EXERCISE DETAILS =
Transcribe the material in full, exactly as written.

DATASET RECORDS =
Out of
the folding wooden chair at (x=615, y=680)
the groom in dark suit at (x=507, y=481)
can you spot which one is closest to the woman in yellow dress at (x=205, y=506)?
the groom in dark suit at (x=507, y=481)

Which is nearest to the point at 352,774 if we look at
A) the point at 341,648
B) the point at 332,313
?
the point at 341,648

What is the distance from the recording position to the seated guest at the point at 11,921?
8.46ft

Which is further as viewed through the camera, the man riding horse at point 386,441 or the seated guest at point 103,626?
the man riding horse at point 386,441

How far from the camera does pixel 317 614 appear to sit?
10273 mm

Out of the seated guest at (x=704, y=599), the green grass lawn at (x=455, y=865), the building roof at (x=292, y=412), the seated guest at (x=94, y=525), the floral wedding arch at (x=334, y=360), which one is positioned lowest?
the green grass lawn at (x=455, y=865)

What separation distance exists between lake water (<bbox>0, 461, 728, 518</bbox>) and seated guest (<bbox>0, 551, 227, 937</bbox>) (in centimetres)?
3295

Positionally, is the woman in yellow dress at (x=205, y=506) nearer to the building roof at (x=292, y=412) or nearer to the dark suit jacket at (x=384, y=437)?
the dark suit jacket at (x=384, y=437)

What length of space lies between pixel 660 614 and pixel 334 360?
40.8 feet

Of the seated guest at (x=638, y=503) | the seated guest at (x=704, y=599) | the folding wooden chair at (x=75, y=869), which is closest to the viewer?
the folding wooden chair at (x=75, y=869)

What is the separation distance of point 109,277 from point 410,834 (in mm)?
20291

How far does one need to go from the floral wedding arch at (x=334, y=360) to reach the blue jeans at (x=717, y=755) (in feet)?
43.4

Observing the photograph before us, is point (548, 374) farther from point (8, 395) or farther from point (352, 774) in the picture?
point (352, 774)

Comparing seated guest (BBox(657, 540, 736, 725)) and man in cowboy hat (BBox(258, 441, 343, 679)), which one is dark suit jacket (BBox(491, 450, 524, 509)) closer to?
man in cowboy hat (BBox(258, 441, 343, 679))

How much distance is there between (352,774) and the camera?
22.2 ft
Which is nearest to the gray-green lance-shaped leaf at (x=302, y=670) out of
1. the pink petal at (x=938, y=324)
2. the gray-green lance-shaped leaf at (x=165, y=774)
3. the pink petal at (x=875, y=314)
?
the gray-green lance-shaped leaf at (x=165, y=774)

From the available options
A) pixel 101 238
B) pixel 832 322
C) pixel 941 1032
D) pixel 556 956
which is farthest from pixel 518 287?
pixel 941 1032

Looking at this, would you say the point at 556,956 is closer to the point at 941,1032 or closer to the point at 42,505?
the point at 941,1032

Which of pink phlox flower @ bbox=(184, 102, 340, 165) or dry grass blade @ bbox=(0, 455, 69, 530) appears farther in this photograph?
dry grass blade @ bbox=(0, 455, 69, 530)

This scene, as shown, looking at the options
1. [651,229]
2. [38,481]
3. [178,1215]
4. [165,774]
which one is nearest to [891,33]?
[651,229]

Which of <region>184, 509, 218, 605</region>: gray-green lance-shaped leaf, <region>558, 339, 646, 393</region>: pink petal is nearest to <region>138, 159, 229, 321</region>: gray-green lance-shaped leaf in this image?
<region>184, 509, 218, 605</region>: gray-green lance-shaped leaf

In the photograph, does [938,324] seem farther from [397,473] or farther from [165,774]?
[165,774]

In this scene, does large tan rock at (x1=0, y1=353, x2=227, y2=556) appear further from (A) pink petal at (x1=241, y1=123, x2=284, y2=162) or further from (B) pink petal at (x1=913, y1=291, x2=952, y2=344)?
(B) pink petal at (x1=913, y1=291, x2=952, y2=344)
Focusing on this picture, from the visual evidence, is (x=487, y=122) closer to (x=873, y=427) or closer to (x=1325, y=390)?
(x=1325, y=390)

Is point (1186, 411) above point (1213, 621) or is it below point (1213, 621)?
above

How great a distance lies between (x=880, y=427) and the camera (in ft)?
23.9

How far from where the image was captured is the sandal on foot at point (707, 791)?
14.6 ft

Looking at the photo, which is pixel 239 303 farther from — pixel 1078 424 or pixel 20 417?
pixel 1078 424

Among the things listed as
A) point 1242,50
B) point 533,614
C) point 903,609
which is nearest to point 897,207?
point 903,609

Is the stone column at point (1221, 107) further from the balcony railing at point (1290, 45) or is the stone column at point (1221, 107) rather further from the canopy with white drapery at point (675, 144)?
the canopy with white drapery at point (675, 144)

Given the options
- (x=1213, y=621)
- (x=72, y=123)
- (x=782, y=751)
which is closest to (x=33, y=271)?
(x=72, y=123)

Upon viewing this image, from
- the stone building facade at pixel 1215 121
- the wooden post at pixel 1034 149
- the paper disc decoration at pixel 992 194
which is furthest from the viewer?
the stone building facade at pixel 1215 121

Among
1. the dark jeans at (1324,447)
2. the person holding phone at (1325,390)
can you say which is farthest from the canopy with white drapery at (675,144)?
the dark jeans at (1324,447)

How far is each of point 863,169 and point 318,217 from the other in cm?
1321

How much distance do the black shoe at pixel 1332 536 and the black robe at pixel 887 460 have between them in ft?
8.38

SOLUTION FOR THIS TASK =
Out of
the folding wooden chair at (x=615, y=680)
the groom in dark suit at (x=507, y=481)
can you spot which one is closest to the woman in yellow dress at (x=205, y=506)?
the groom in dark suit at (x=507, y=481)

Which is nearest to the point at 352,774 if we look at
A) the point at 341,648
B) the point at 332,313
?
the point at 341,648

What is the distance from the recording position to the seated guest at the point at 11,921?
8.46ft

Which is further as viewed through the camera, the man riding horse at point 386,441 or the seated guest at point 103,626?
the man riding horse at point 386,441

How far from the camera does pixel 317 614 appear to sit?
10273 mm

Out of the seated guest at (x=704, y=599), the green grass lawn at (x=455, y=865), the building roof at (x=292, y=412), the seated guest at (x=94, y=525), the floral wedding arch at (x=334, y=360), which one is positioned lowest?
the green grass lawn at (x=455, y=865)

What separation distance exists between lake water (<bbox>0, 461, 728, 518</bbox>) and seated guest (<bbox>0, 551, 227, 937</bbox>) (in centimetres)?
3295

Positionally, is the woman in yellow dress at (x=205, y=506) nearer to the building roof at (x=292, y=412) or nearer to the dark suit jacket at (x=384, y=437)?
the dark suit jacket at (x=384, y=437)

What length of space lies between pixel 660 614 and pixel 334 360?
40.8 feet

Of the seated guest at (x=638, y=503) | the seated guest at (x=704, y=599) | the folding wooden chair at (x=75, y=869), which is closest to the viewer?
the folding wooden chair at (x=75, y=869)

What is the separation distance of point 109,277 from point 410,834 (in mm)?
20291

How far does one need to go from the floral wedding arch at (x=334, y=360) to reach the blue jeans at (x=717, y=755) (in feet)?
43.4

Observing the photograph before us, is point (548, 374) farther from point (8, 395) or farther from point (352, 774) in the picture?
point (352, 774)

Comparing seated guest (BBox(657, 540, 736, 725)) and man in cowboy hat (BBox(258, 441, 343, 679)), which one is dark suit jacket (BBox(491, 450, 524, 509)) closer to?
man in cowboy hat (BBox(258, 441, 343, 679))

How much distance is there between (352,774) and the camera?
22.2 ft
Which is nearest to the gray-green lance-shaped leaf at (x=302, y=670) out of
1. the pink petal at (x=938, y=324)
2. the gray-green lance-shaped leaf at (x=165, y=774)
3. the pink petal at (x=875, y=314)
?
the gray-green lance-shaped leaf at (x=165, y=774)

From the available options
A) pixel 101 238
B) pixel 832 322
C) pixel 941 1032
D) pixel 556 956
which is farthest from pixel 518 287?
pixel 941 1032

Looking at this, would you say the point at 556,956 is closer to the point at 941,1032 or closer to the point at 42,505?
the point at 941,1032

Which of pink phlox flower @ bbox=(184, 102, 340, 165) or dry grass blade @ bbox=(0, 455, 69, 530) appears farther in this photograph?
dry grass blade @ bbox=(0, 455, 69, 530)

This scene, as shown, looking at the options
1. [651,229]
2. [38,481]
3. [178,1215]
4. [165,774]
which one is nearest to [891,33]?
[651,229]

Which of <region>184, 509, 218, 605</region>: gray-green lance-shaped leaf, <region>558, 339, 646, 393</region>: pink petal is nearest to <region>138, 159, 229, 321</region>: gray-green lance-shaped leaf in this image?
<region>184, 509, 218, 605</region>: gray-green lance-shaped leaf

In the photograph, does [938,324] seem farther from [397,473] or farther from [165,774]?
[165,774]

In this scene, does large tan rock at (x1=0, y1=353, x2=227, y2=556) appear further from (A) pink petal at (x1=241, y1=123, x2=284, y2=162) or further from (B) pink petal at (x1=913, y1=291, x2=952, y2=344)?
(B) pink petal at (x1=913, y1=291, x2=952, y2=344)
Focusing on this picture, from the visual evidence, is (x=487, y=122) closer to (x=873, y=427) or closer to (x=1325, y=390)?
(x=1325, y=390)

Is point (1186, 411) above point (1213, 621) or is it below point (1213, 621)?
above

How great a distance lies between (x=880, y=427) and the camera (in ft)?
23.9

How far from where the image was captured is the sandal on foot at point (707, 791)?
14.6 ft

Looking at the photo, which is pixel 239 303 farther from — pixel 1078 424 or pixel 20 417?
pixel 1078 424

Among the things listed as
A) point 1242,50
B) point 533,614
C) point 903,609
which is nearest to point 897,207?
point 903,609

Is the stone column at point (1221, 107) further from the balcony railing at point (1290, 45) or is the stone column at point (1221, 107) rather further from the canopy with white drapery at point (675, 144)?
the canopy with white drapery at point (675, 144)

Given the options
- (x=1213, y=621)
- (x=72, y=123)
- (x=782, y=751)
which is closest to (x=33, y=271)?
(x=72, y=123)

Upon viewing this image, from
- the stone building facade at pixel 1215 121
- the wooden post at pixel 1034 149
- the paper disc decoration at pixel 992 194
which is furthest from the viewer?
the stone building facade at pixel 1215 121

Among
1. the dark jeans at (1324,447)
2. the person holding phone at (1325,390)
can you say which is farthest from the canopy with white drapery at (675,144)?
the dark jeans at (1324,447)

How far is each of point 863,169 and point 318,217 from the other in cm?
1321

How much distance do the black shoe at pixel 1332 536 and the black robe at pixel 887 460 have between them in ft?
8.38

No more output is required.